Il a aidé son frère à déménager la rue des Casernes, à partir du 23/03/16, et ils ont tout jeté par dépôt chez les Petits Riens (section musulmane) : depuis 11h, on l’y voit pendant 10 min, en réalité 4 min, entre 18h28 et 18h32 avec un gant en latex dont il soutient qu’il recouvrait un mouchoir sur sa main blessée à sang pour ne pas tacher la porte de l’ascenseur. Selon Me Carette, Smaïl n’a pas été interrogé sur ledit gant parce que Smaïl n’était pas présent dans cette tranche horaire.

Le destinataire de l’audio « fumier » ne serait pas lui-même.

Présentation de l'accusé Sofien AYARI

La journée du mardi 7 février s’est encore continuée avec la présentation de l’accusé Sofien AYARI (conseil : Me Isa GULTASLAR), qui, comme ABDESLAM, était détenu lors des attentats du 22/03/16 pour avoir été arrêté après sa fuite de la rue du Dries.

Sa culpabilité n’a été recherchée que plus tard, sur réquisitions complémentaires du Parquet fédéral du 25/05/18, ce qui en rend le dossier moins fourni.

Il a toujours opposé son droit au silence pour ne rien répondre, même pour l’enquête de moralité où seules ses déclarations dans les dossiers de Paris et de la rue du Dries ont été puisées. Il avait été condamné à une peine de 20 ans d’emprisonnement dans l’affaire de la rue du Dries.

Il a été condamné par la cour d’assises de Paris à 30 ans de réclusion, à l’instar de KRAYEM, pour avoir fait le voyage à Schiphol la journée du 13/11/16 (l’arrêt de la cour d’assises de Paris, page 51, retient qu’ils ont fait ce voyage parce qu’ils en avaient été missionnés) ; il a vécu dans les différentes planques et a dû connaître les différents projets d’attentats.

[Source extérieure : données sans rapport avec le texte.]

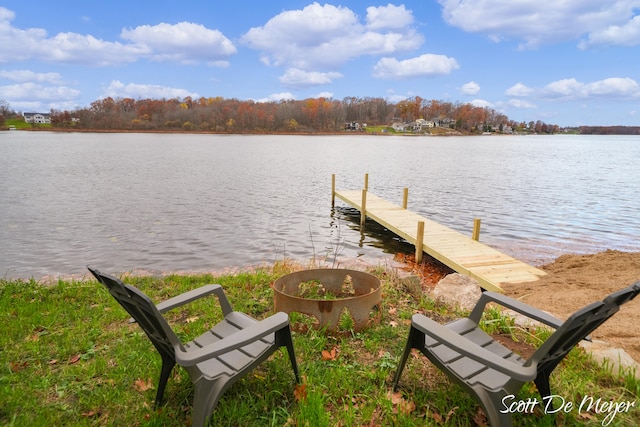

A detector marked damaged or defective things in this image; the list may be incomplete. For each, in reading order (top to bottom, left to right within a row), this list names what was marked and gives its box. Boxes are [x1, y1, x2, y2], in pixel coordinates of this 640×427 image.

rusty metal fire pit [272, 270, 380, 332]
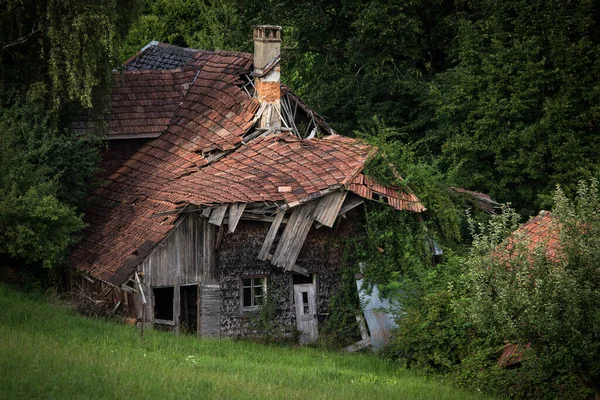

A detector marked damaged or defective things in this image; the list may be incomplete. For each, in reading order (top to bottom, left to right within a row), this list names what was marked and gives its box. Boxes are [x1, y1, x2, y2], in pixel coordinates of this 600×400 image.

broken window [155, 286, 173, 324]
broken window [240, 276, 266, 310]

Ce tunisien, célibataire, sans enfant, dont la kunya est Abou Hamza (et parfois Abou Hamed selon KRAYEM) a vécu en Syrie en juin et juillet 2015 (il y a été blessé à la mâchoire) où il a fait partie de la même brigade que KRAYEM et est revenu en Europe où ABDESLAM est allé le chercher, lui et KRAYEM, à Ulm (Allemagne) pour les ramener à Bruxelles rue Henri Berger à Schaerbeek (où furent préparées les bombes pour Paris). Il passe ensuite dans une planque à Charleroi.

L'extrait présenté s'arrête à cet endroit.